3. When you are an artist, you need to know that everything you see is made of shapes. Circle, squares, triangles, and even imaginary shapes are used by artists to create form. This includes simple things like a TV monitor being a square, a cup being a cylinder (indeed), and more complicated things like a human form done with boxes, cylinders, and imaginary shapes (the circular skull and the square jaw).
4. If you are to create new intellectual properties for comic books, TV animation, video games, and movies, try to make sure your work is perfectly original. You can't compare yourself to others but you can be inspired by their works. If you are inspired, try to add a lot of new stuff to whatever it is they're working on, and you will have an original work. For example, if you like superhero movies and are inspired by them to make something similar, you need to put themes (the morals of the story), original stories, and original characters completely unique from the rest.
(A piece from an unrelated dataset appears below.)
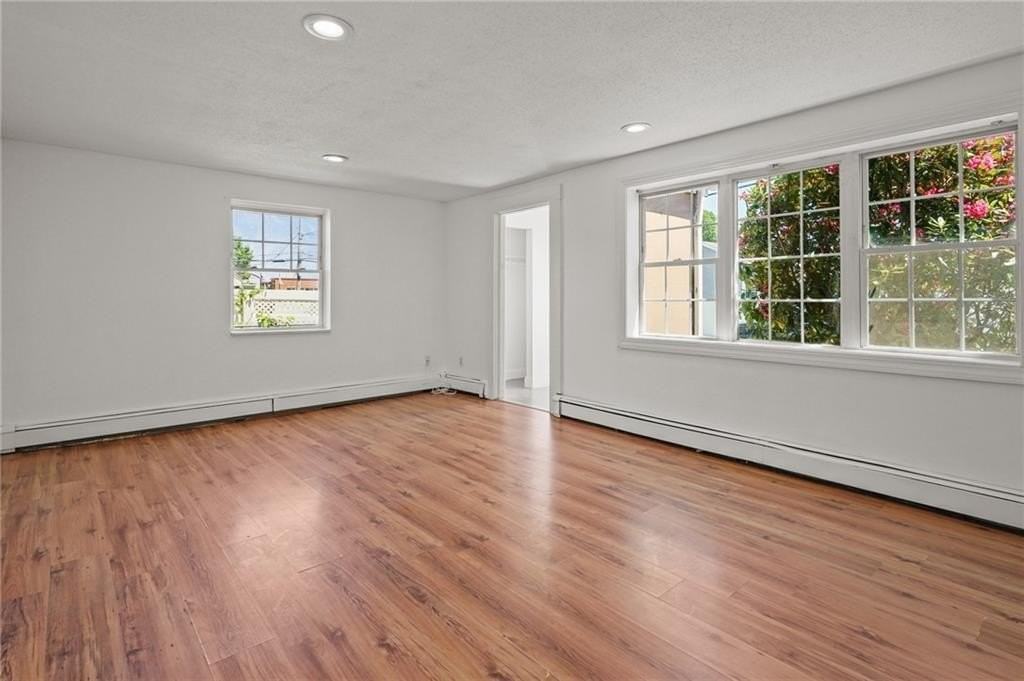 26 Beach St - Photo 5 of 24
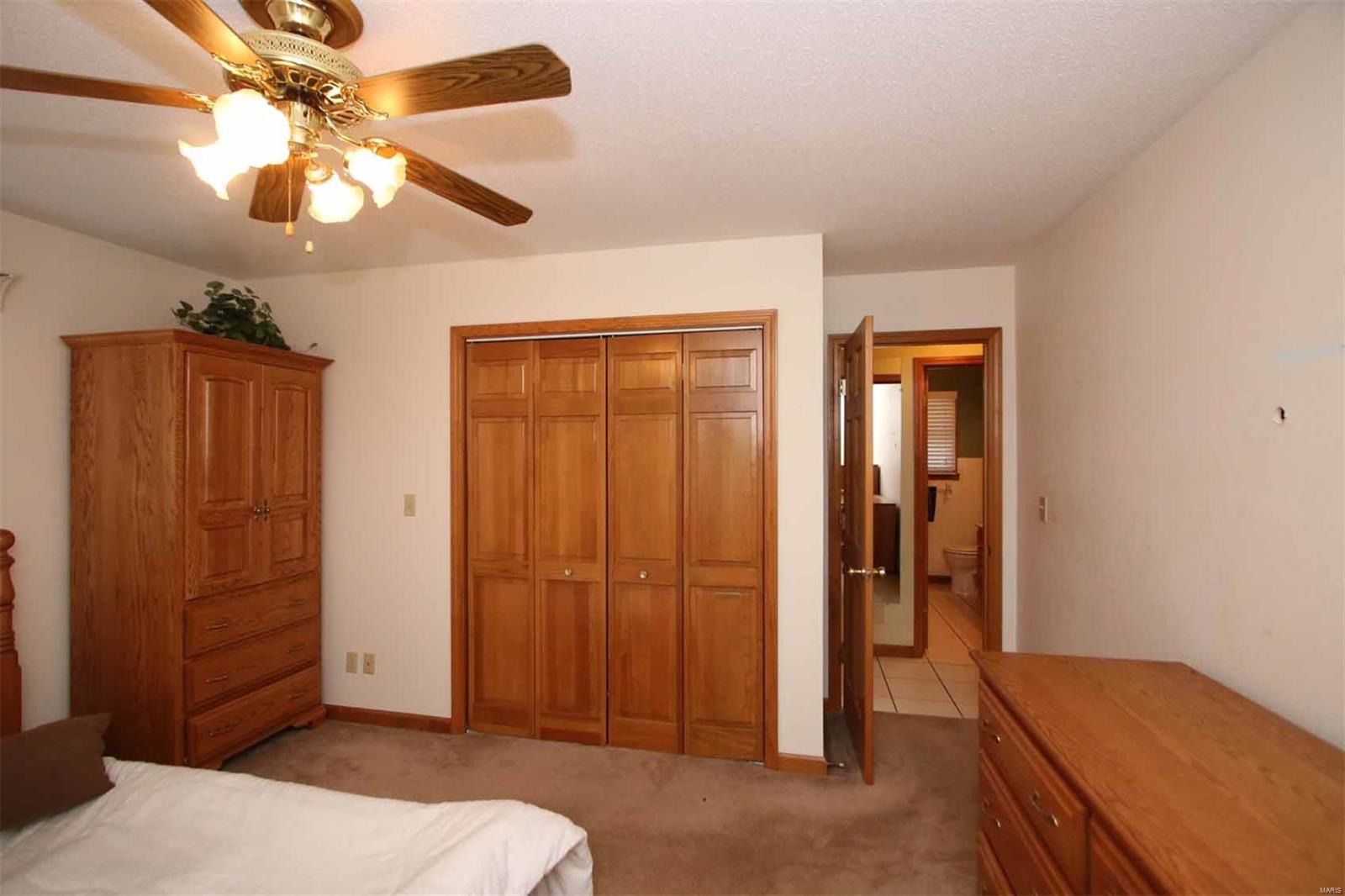 4315 Fosterburg Road Alton, IL 62002 - Photo 21 of 29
5. You can make characters for any genre based on particular guidelines according to the genre. For example, if you're working on a superhero comic, you need to make the character's powers, stories, personalities, appearances, and unique traits, well, unique to every other character you believe your audience knows from before. A good example of this is a character that has the ability to generate a powerful energy that can use to create anything in the universe who was betrayed by his evil brother who wanted to take his energy who is kind, humorous, and perseverant with a wide variety of vehicles and weapons that generate his energy to make them work. Most of this applies to action cartoons as well, but if you're creating a comedy character, your imagination is quite boundless; you can give the character any kind of situation and put him anywhere you want him to since comedy cartoons are more varied than superheroes and action cartoons. A good example of this is a teenage astronaut who goes on various adventures in space assigned to him by NASA and Area 51 to find aliens and find their technologies only for the technology to go wrong and thus resulting in chaotic and humorous adventures.
6. If you're making a story or premise or character or any concept for a blockbuster franchise, give the most unique thing you can think of for everything in the franchise. Be particularly original and imaginative. Look for ideas everywhere and anywhere you go. I recommend the toy store, your DVD collection's behind-the-scenes features, and even other media like comic books, TV cartoons, video games, and movies. See their behind the scenes features and find out how they were made. What was used to make them and see the thought process behind conceiving the concepts. This is also helpful if you are looking to see what techniques are used to create the media you're hoping to make. Also, read about the high profile franchises (Marvel, DC Comics, GI Joe, He Man and the Masters of the Universe, Thundercats, Transformers, Voltron, Teenage Mutant Ninja Turtles, Gears of War, God of War, Halo, Robocop, Rambo, Star Wars, Power Rangers, Nickelodeon, Disney, Cartoon Network, etc.). See what unique things made them special and read enough about it to see what you could do yourself. This applies to any kind of story, premise, character, and concept you hope to make.
So anyhow, there's my weekly update. More journal posts and follow ups to come later today. See you soon!